"""

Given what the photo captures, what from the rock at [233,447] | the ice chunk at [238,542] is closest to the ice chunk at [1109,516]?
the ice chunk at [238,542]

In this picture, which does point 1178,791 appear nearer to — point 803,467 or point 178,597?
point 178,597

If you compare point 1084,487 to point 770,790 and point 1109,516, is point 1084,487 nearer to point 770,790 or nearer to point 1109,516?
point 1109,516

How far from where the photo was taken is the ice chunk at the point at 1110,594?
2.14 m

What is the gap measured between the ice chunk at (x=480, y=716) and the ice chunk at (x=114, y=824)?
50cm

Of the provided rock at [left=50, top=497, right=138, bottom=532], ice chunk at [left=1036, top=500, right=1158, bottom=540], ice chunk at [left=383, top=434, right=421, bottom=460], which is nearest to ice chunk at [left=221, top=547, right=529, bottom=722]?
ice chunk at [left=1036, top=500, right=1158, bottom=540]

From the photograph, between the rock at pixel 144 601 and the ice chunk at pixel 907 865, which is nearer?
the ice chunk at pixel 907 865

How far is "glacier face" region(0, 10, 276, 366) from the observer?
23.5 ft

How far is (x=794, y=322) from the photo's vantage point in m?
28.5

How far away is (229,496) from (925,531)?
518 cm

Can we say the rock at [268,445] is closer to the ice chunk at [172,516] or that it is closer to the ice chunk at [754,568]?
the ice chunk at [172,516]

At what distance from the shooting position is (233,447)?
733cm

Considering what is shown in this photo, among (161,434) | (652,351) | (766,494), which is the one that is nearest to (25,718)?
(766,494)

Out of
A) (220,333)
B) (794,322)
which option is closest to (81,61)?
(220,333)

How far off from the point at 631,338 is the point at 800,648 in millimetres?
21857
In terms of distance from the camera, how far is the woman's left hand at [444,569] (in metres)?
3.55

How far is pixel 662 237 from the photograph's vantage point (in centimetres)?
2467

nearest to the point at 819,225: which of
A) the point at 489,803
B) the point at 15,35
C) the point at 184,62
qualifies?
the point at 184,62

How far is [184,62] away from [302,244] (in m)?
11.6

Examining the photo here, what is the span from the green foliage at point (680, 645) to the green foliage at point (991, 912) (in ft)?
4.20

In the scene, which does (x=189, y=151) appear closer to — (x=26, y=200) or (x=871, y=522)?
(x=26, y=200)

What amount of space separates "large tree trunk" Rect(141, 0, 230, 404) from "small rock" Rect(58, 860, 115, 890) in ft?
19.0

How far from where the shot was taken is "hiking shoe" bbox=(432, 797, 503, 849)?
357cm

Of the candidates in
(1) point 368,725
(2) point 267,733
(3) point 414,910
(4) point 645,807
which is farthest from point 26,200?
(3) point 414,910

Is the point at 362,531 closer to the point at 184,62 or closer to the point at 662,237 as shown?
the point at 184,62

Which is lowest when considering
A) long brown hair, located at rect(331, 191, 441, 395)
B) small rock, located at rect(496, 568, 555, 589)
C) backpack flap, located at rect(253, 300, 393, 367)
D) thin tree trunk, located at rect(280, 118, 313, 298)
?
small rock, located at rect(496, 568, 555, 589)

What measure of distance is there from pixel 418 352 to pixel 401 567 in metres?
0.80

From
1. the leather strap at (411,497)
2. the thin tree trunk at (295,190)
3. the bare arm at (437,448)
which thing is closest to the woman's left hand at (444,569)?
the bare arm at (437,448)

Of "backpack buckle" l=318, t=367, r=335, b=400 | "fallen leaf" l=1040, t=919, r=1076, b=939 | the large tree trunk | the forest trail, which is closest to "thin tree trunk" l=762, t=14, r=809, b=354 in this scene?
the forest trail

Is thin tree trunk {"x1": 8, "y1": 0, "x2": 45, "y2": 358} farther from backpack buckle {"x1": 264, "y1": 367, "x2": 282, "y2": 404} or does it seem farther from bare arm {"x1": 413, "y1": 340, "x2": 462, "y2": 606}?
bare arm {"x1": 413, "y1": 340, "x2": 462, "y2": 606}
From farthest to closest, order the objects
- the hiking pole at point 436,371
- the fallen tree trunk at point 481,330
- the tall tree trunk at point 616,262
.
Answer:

"""

◆ INSTRUCTIONS TO FOLLOW ◆
Copy down the material exactly as written.

◆ FULL ANSWER ◆
Given what the photo captures, what from the rock at [233,447] | the ice chunk at [238,542] is closest to the ice chunk at [1109,516]?
the ice chunk at [238,542]

In this picture, which does point 1178,791 appear nearer to — point 803,467 or point 178,597?
point 178,597

If you compare point 1084,487 to point 770,790 and point 1109,516, is point 1084,487 nearer to point 770,790 or nearer to point 1109,516?
point 1109,516

How far from where the photo was taken is the ice chunk at the point at 1110,594?
2.14 m

What is the gap measured between the ice chunk at (x=480, y=716) and the ice chunk at (x=114, y=824)?
50cm

Of the provided rock at [left=50, top=497, right=138, bottom=532], ice chunk at [left=1036, top=500, right=1158, bottom=540], ice chunk at [left=383, top=434, right=421, bottom=460], which is nearest to ice chunk at [left=221, top=547, right=529, bottom=722]?
ice chunk at [left=1036, top=500, right=1158, bottom=540]

From the photograph, between the rock at pixel 144 601 and the ice chunk at pixel 907 865, which is nearer?
the ice chunk at pixel 907 865

How far is "glacier face" region(0, 10, 276, 366) from the observer?
23.5 ft

How far is (x=794, y=322) from the photo's vantage point in m?
28.5

How far away is (229,496) from (925,531)?
518 cm

Can we say the rock at [268,445] is closer to the ice chunk at [172,516] or that it is closer to the ice chunk at [754,568]?
the ice chunk at [172,516]

At what distance from the shooting position is (233,447)?
733cm

Considering what is shown in this photo, among (161,434) | (652,351) | (766,494), which is the one that is nearest to (25,718)?
(766,494)

Out of
A) (220,333)
B) (794,322)
which option is closest to (81,61)?
(220,333)

How far off from the point at 631,338 is the point at 800,648 in millimetres?
21857
In terms of distance from the camera, how far is the woman's left hand at [444,569] (in metres)?
3.55

How far is pixel 662 237 from the photograph's vantage point (in centimetres)?
2467

nearest to the point at 819,225: which of
A) the point at 489,803
B) the point at 15,35
C) the point at 184,62
qualifies?
the point at 184,62

How far is [184,62] away from [302,244] (in m)?
11.6

Examining the photo here, what is the span from the green foliage at point (680, 645) to the green foliage at point (991, 912) (in ft)?
4.20

In the scene, which does (x=189, y=151) appear closer to — (x=26, y=200) or (x=871, y=522)?
(x=26, y=200)

What amount of space separates "large tree trunk" Rect(141, 0, 230, 404) from "small rock" Rect(58, 860, 115, 890) in ft?
19.0

How far from where the shot was taken is "hiking shoe" bbox=(432, 797, 503, 849)?
357cm

Of the candidates in
(1) point 368,725
(2) point 267,733
(3) point 414,910
(4) point 645,807
which is farthest from point 26,200?
(3) point 414,910

Is the point at 362,531 closer to the point at 184,62 or closer to the point at 662,237 as shown?
the point at 184,62

Which is lowest when considering
A) long brown hair, located at rect(331, 191, 441, 395)
B) small rock, located at rect(496, 568, 555, 589)
C) backpack flap, located at rect(253, 300, 393, 367)
D) thin tree trunk, located at rect(280, 118, 313, 298)
?
small rock, located at rect(496, 568, 555, 589)

What measure of distance is there from pixel 418 352 to pixel 401 567 in metres?
0.80

From
1. the leather strap at (411,497)
2. the thin tree trunk at (295,190)
3. the bare arm at (437,448)
which thing is closest to the woman's left hand at (444,569)?
the bare arm at (437,448)

Of "backpack buckle" l=318, t=367, r=335, b=400 | "fallen leaf" l=1040, t=919, r=1076, b=939 | the large tree trunk | the forest trail, which is closest to "thin tree trunk" l=762, t=14, r=809, b=354 in this scene?
the forest trail

Is thin tree trunk {"x1": 8, "y1": 0, "x2": 45, "y2": 358} farther from backpack buckle {"x1": 264, "y1": 367, "x2": 282, "y2": 404} or does it seem farther from bare arm {"x1": 413, "y1": 340, "x2": 462, "y2": 606}?
bare arm {"x1": 413, "y1": 340, "x2": 462, "y2": 606}
From farthest to closest, order the objects
- the hiking pole at point 436,371
- the fallen tree trunk at point 481,330
- the tall tree trunk at point 616,262
.
Answer:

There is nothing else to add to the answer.